WORK TO COMPLETE: The records below must be transcribed exactly, with each picture left out.

Image-text web data:
------------

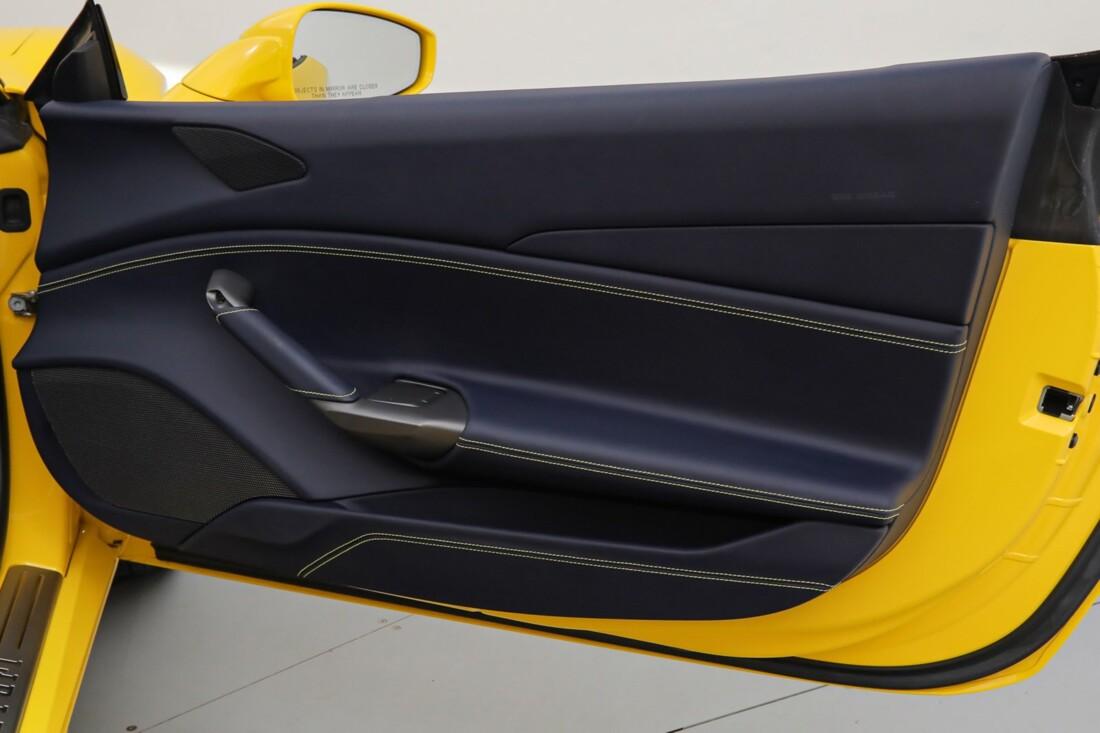 2017 Ferrari 488 Spider image _6167d5da372ba5.37884881.jpg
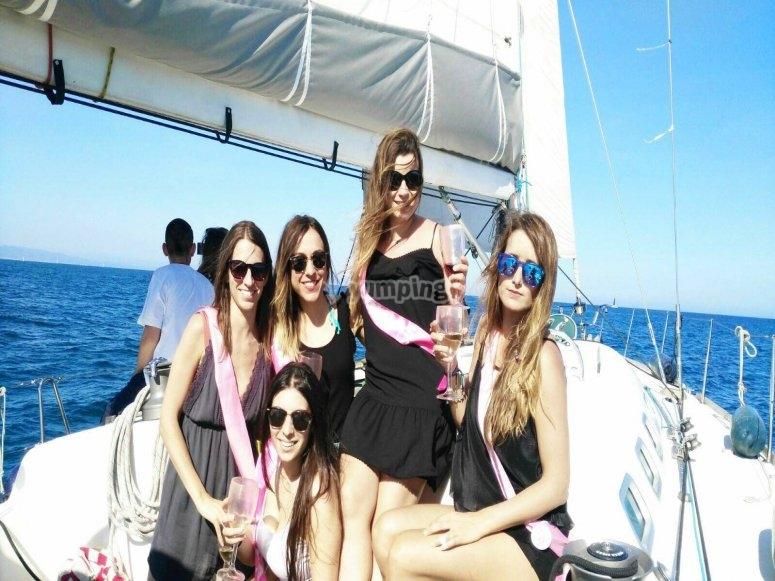 Addio al nubilato in barca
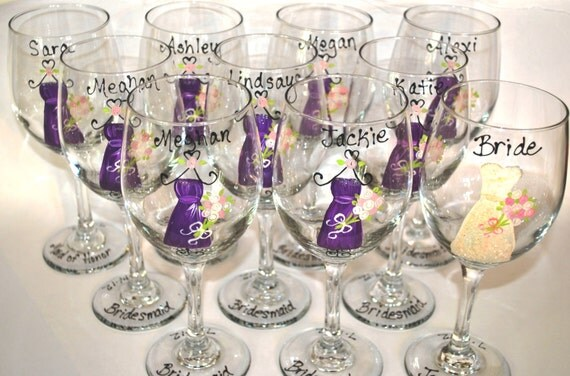 Wedding Gifts Wine Glasses : ... Gifts Guest Books Portraits & Frames Wedding Favors All Gifts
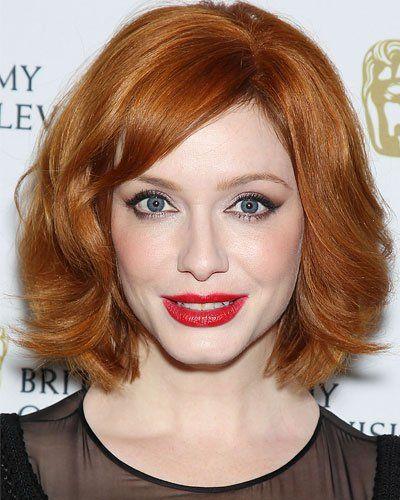 Bob-Frisur: Christina Hendricks Der leuchtend rote Bob von Christina Hendricks mit leichter Außenwelle sieht einfach toll aus und lässt die blauen Augen der Schauspielerin strahlen.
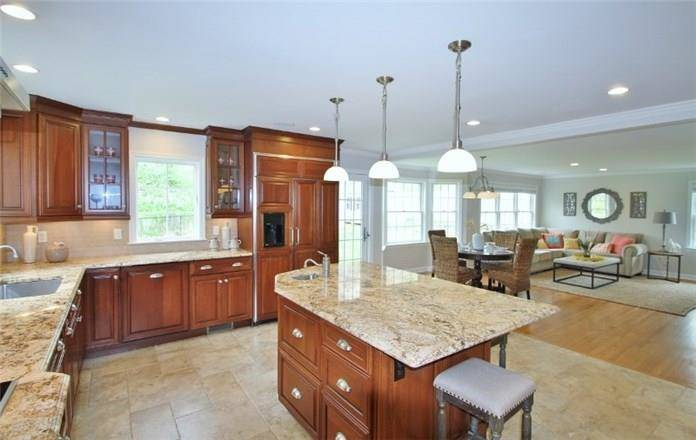 Single Family Home Sold in Darien CT 06820. Colonial cape cod house near waterfront with 2 car garage.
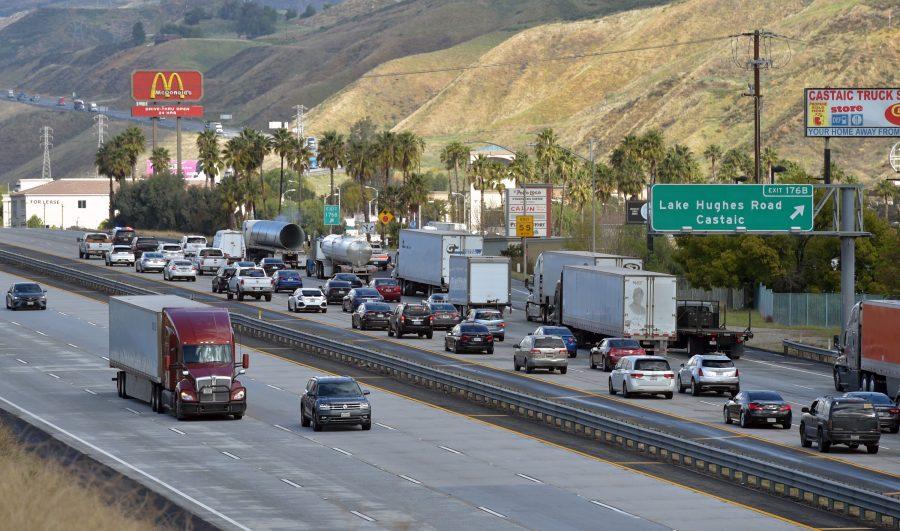 Multi-truck collision shuts down Interstate 5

------------

WRITTEN SOLUTION:
 2017 Ferrari 488 Spider image _6167d5da372ba5.37884881.jpg
 Addio al nubilato in barca
 Wedding Gifts Wine Glasses : ... Gifts Guest Books Portraits & Frames Wedding Favors All Gifts
 Bob-Frisur: Christina Hendricks Der leuchtend rote Bob von Christina Hendricks mit leichter Außenwelle sieht einfach toll aus und lässt die blauen Augen der Schauspielerin strahlen.
 Single Family Home Sold in Darien CT 06820. Colonial cape cod house near waterfront with 2 car garage.
 Multi-truck collision shuts down Interstate 5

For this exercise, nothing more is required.